## Assignment
The following entries are to be repeated exactly, and the pictures are to be left behind.

Page-level text extractions:

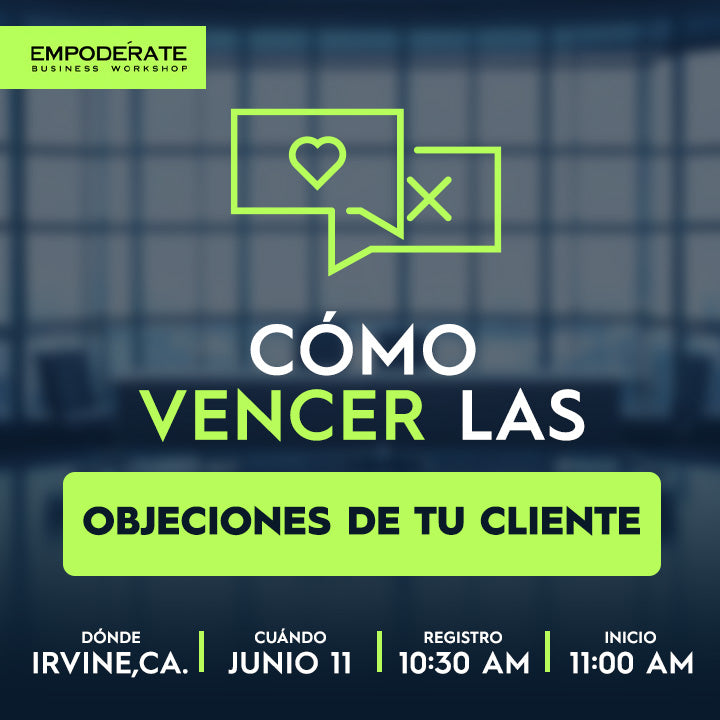 EMPODÉRATE
BUSINESS WORKSHOP

CÓMO
VENCER LAS

OBJECIONES DE TU CLIENTE

DÓNDE
IRVINE,CA.

CUÁNDO
JUNIO 11

REGISTRO
10:30 AM

INICIO
11:00 AM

## Response
 EMPODÉRATE
BUSINESS WORKSHOP

CÓMO
VENCER LAS

OBJECIONES DE TU CLIENTE

DÓNDE
IRVINE,CA.

CUÁNDO
JUNIO 11

REGISTRO
10:30 AM

INICIO
11:00 AM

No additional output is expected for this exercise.